What this study found was that participants who shared their goal and their progress on twitter lost more weight that those who did not. This was in part because as participants shared their progress, there was further engagement from their peers that either gave more information and guidance that would help with achieving their goals, or simply offered support and reassurance.
This idea of sharing our goals and intentions online has been taken to the app world with apps like Weilos (recently acquired by Weight Watchers), which is a social media platform specifically for sharing progress pictures, and Complete, which is an app where you can publicize your to-do list to the app so that other members can help hold you accountable to those items.
These apps and newer research studies suggest the opposite of the previous studies mentioned, stating that by getting cheers of support from friends and the community, you crave more praise and reward from them. Instead of the praise and reward shutting off the motivation to work harder in your brain, it may actually keep the fire burning bright.
When research cannot agree sometimes it is best to change the question. Instead of “Should we share?” maybe we change the question to “What do we share?”
What shall we share?
In articles that review the older studies that tout the importance of keeping your goals secret, they do offer other ways to share without stating the goal and thus turning off the motivation entirely.
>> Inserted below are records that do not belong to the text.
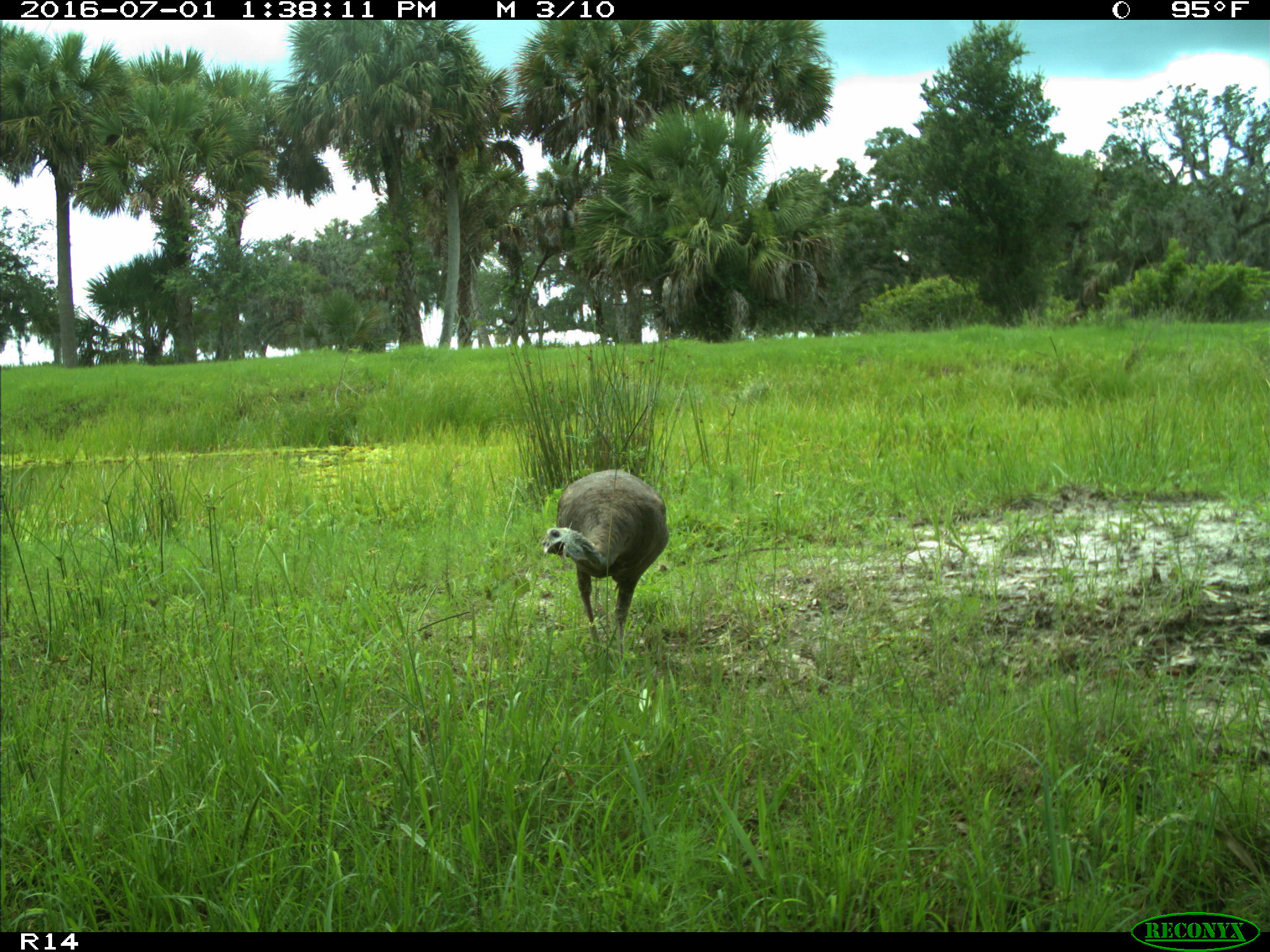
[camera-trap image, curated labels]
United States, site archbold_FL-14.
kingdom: Animalia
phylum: Chordata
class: Aves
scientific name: Aves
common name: birds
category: unidentified bird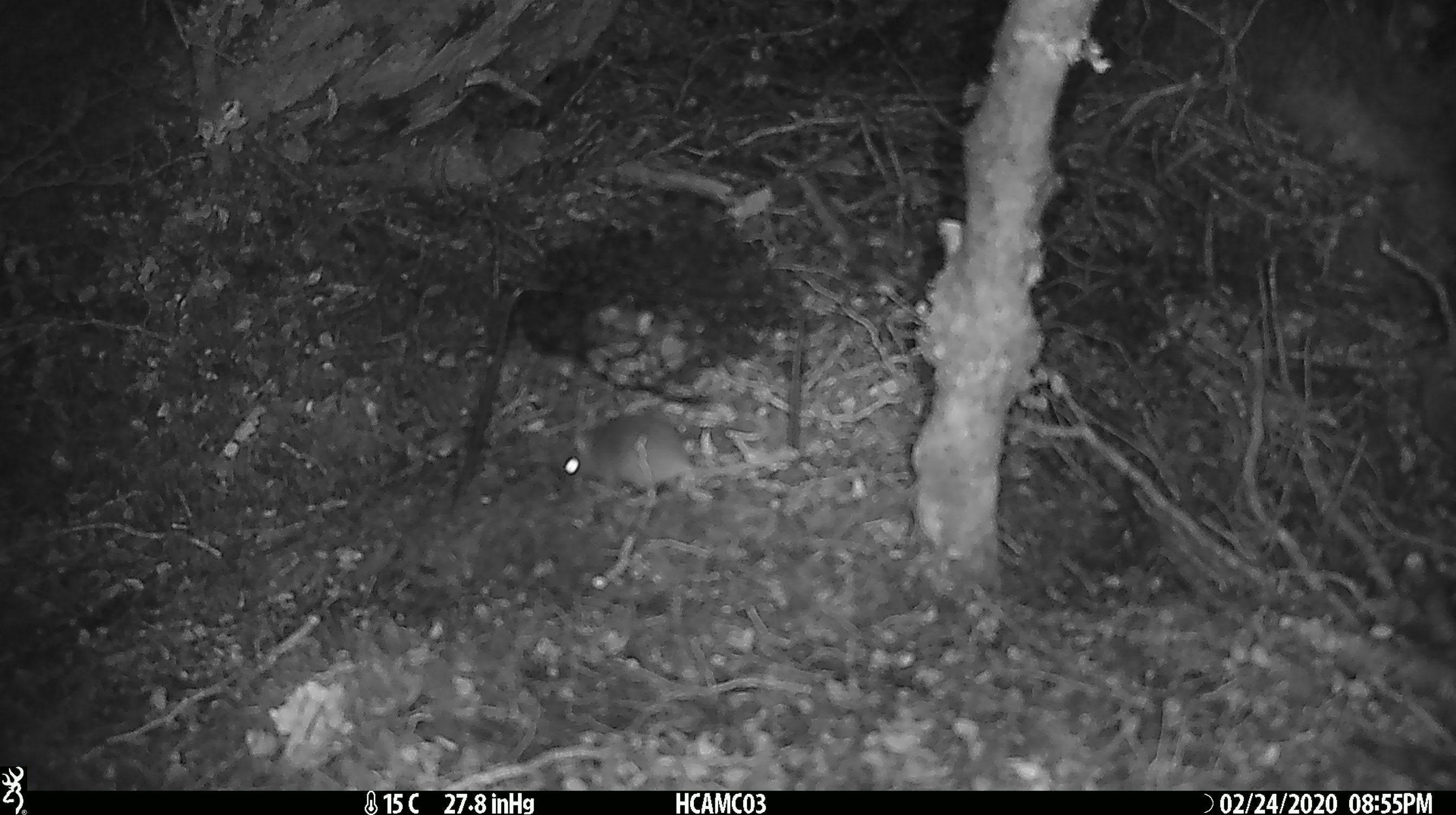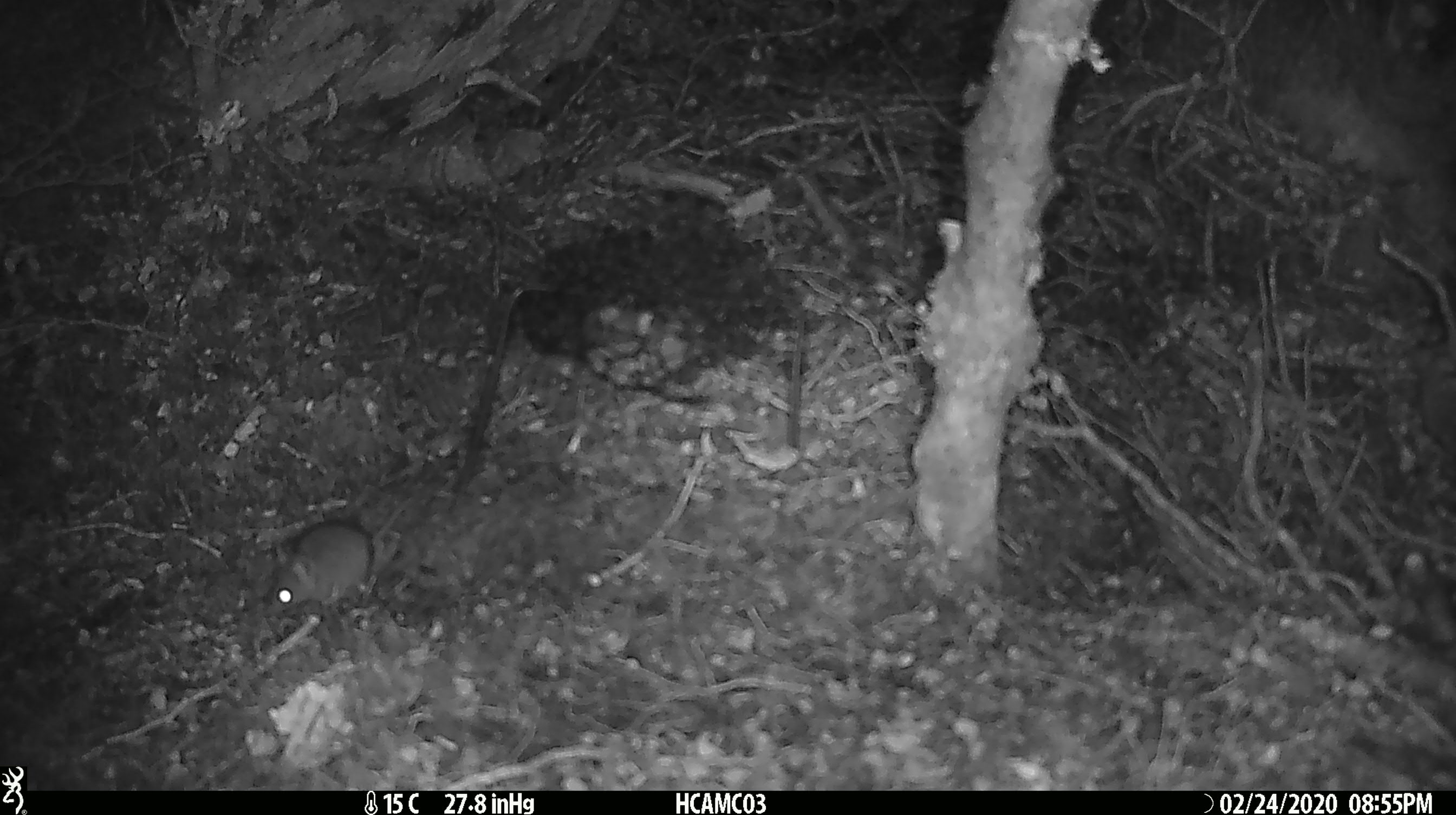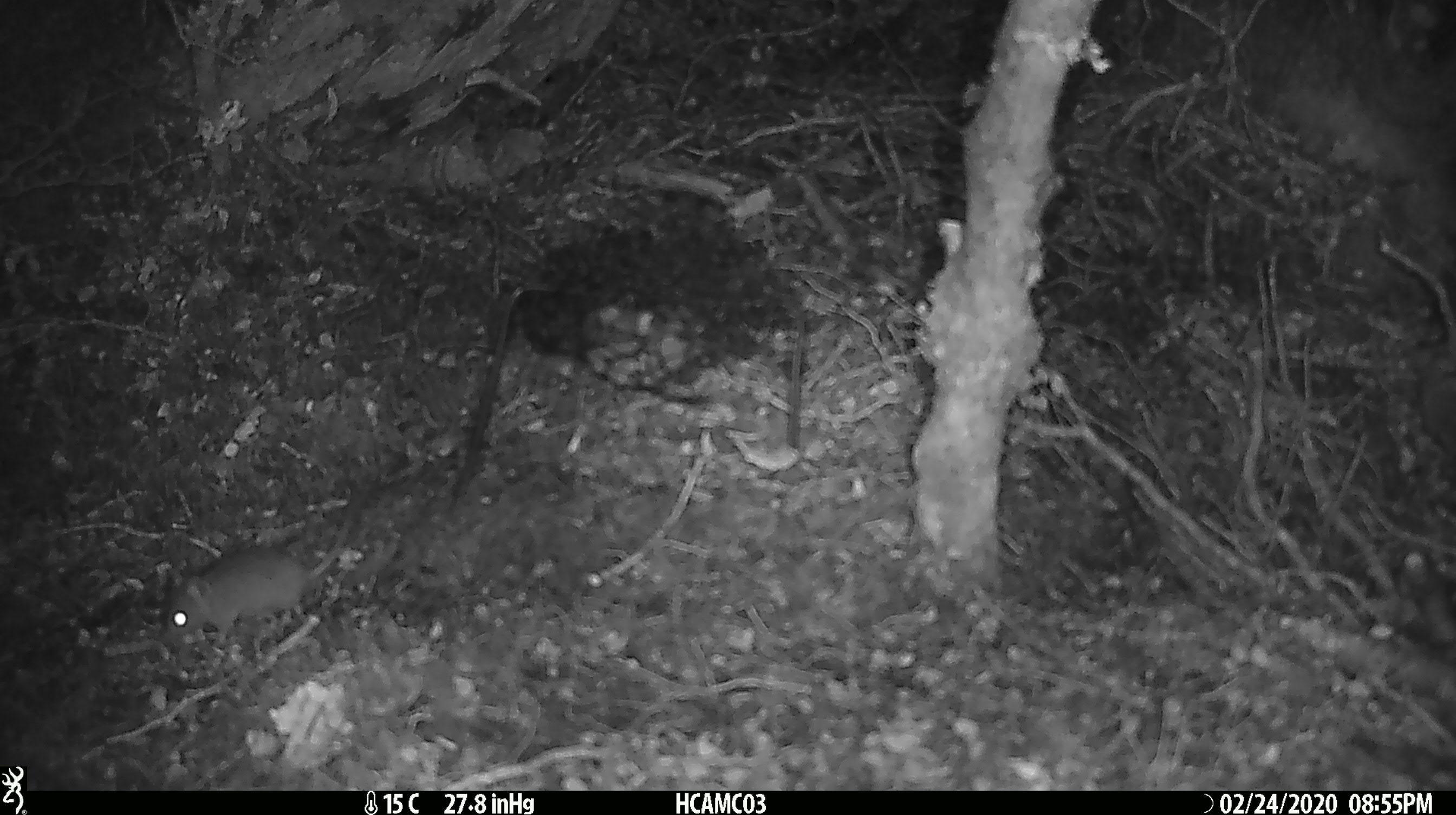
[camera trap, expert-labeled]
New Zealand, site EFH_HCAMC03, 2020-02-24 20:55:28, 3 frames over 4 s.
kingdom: Animalia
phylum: Chordata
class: Mammalia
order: Rodentia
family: Muridae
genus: Mus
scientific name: Mus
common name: mouse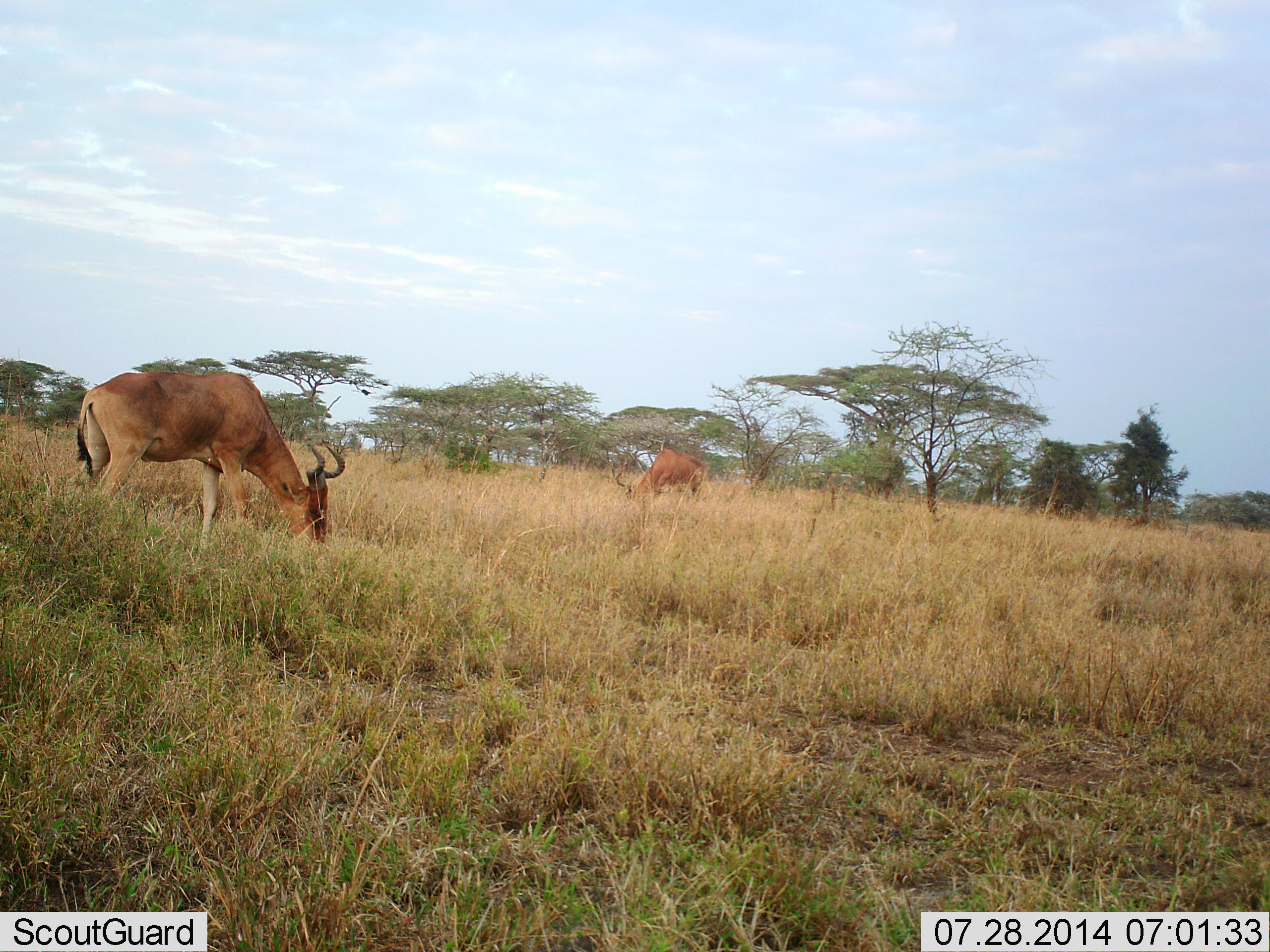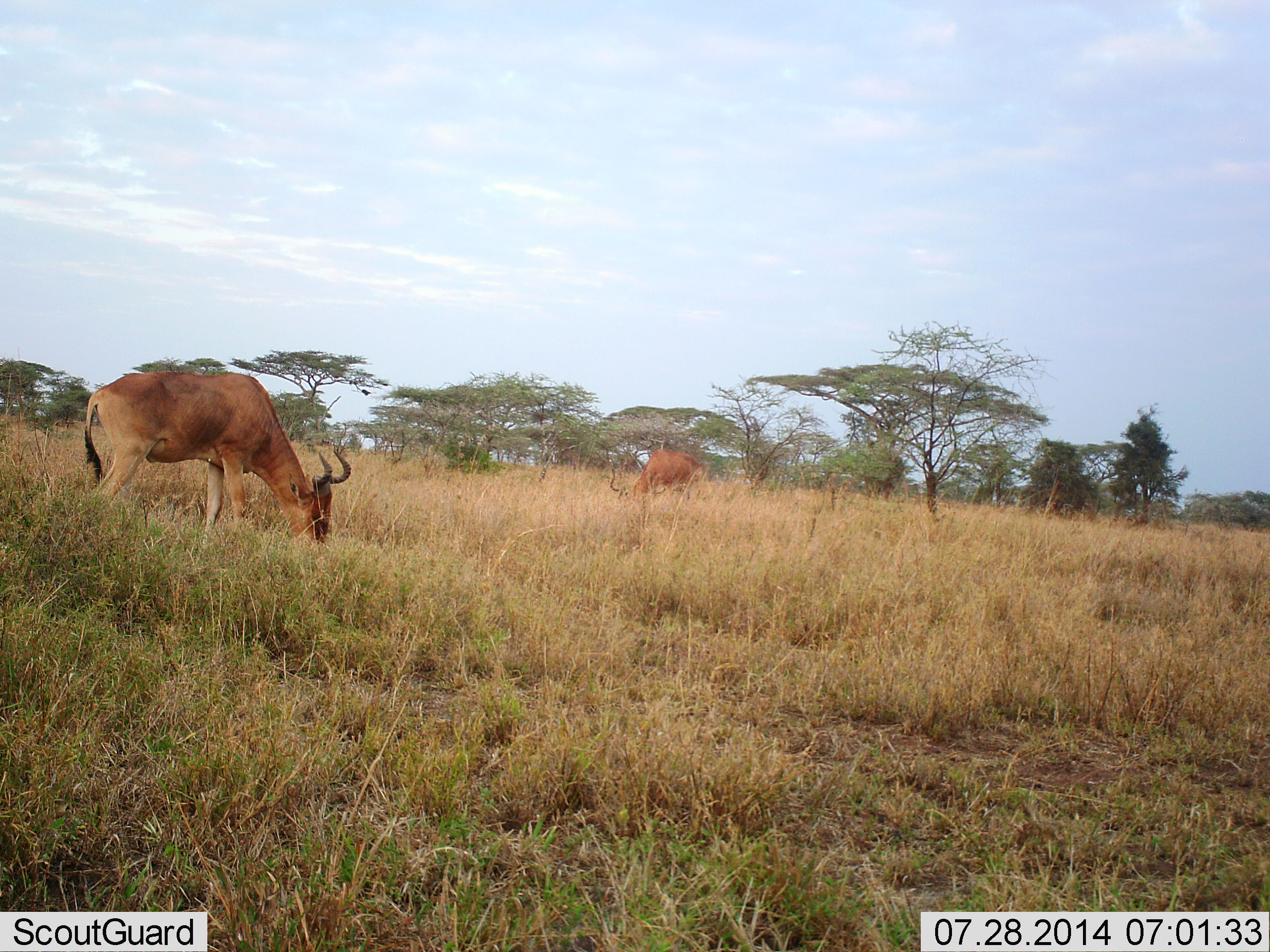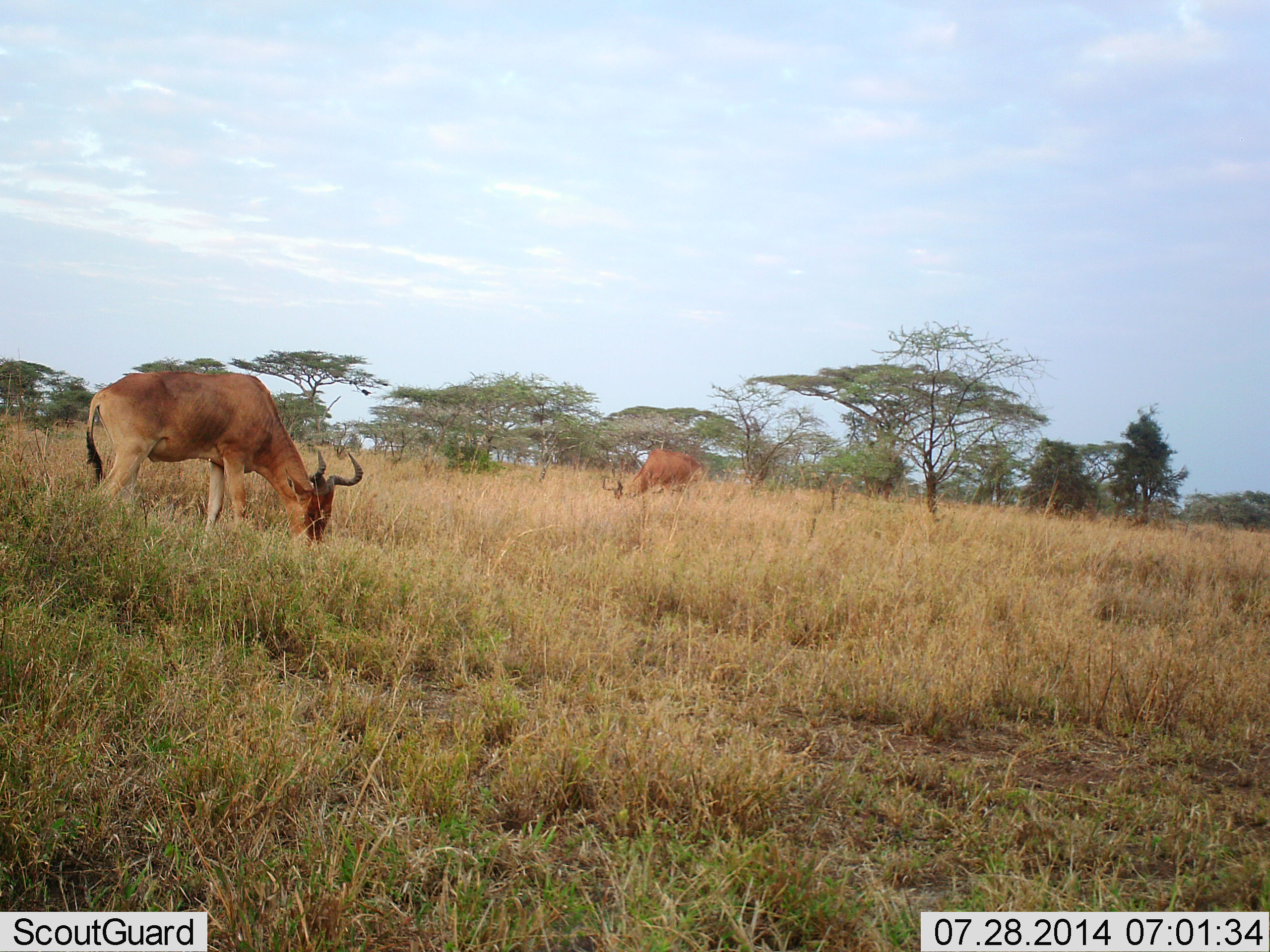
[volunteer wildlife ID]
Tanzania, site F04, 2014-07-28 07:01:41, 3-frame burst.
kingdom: Animalia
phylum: Chordata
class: Mammalia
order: Artiodactyla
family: Bovidae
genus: Alcelaphus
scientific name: Alcelaphus buselaphus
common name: hartebeest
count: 2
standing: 20%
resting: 0%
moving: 0%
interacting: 0%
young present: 0%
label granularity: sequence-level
Instead of simple saying your goal is to “lose 15lbs” or “Stop smoking”, setting intention statements is better. These are the classic if-then statements. Instead of your brain hearing the final goal, it hears a blueprint and a plan to achieve a goal.
It looks something like this:
If I am going to lose 15lbs, then I have to eat more greens, move at least 30 minutes every day, and get 7+ hours of sleep.
If I will quit smoking in 2019, then I will need to cut down the number of cigarettes I smoke by half every week.
Sharing progress regularly is also a great way to achieve your goals, because the micro-doses of support from your community will slowly become something you look forward to and crave.
Remembering the kind words of encouragement from the last progress post you made, will ring loudly until you make your next progress post.
In the end sharing your goals is entirely up to you. Sometimes goals are incredibly personal and sharing them would leave you feeling too exposed to even attempt to achieve them. With this article we hope that we have given you a few more insights into how the brain processes and manages goals and motivation so that you are better equipped to see success this year!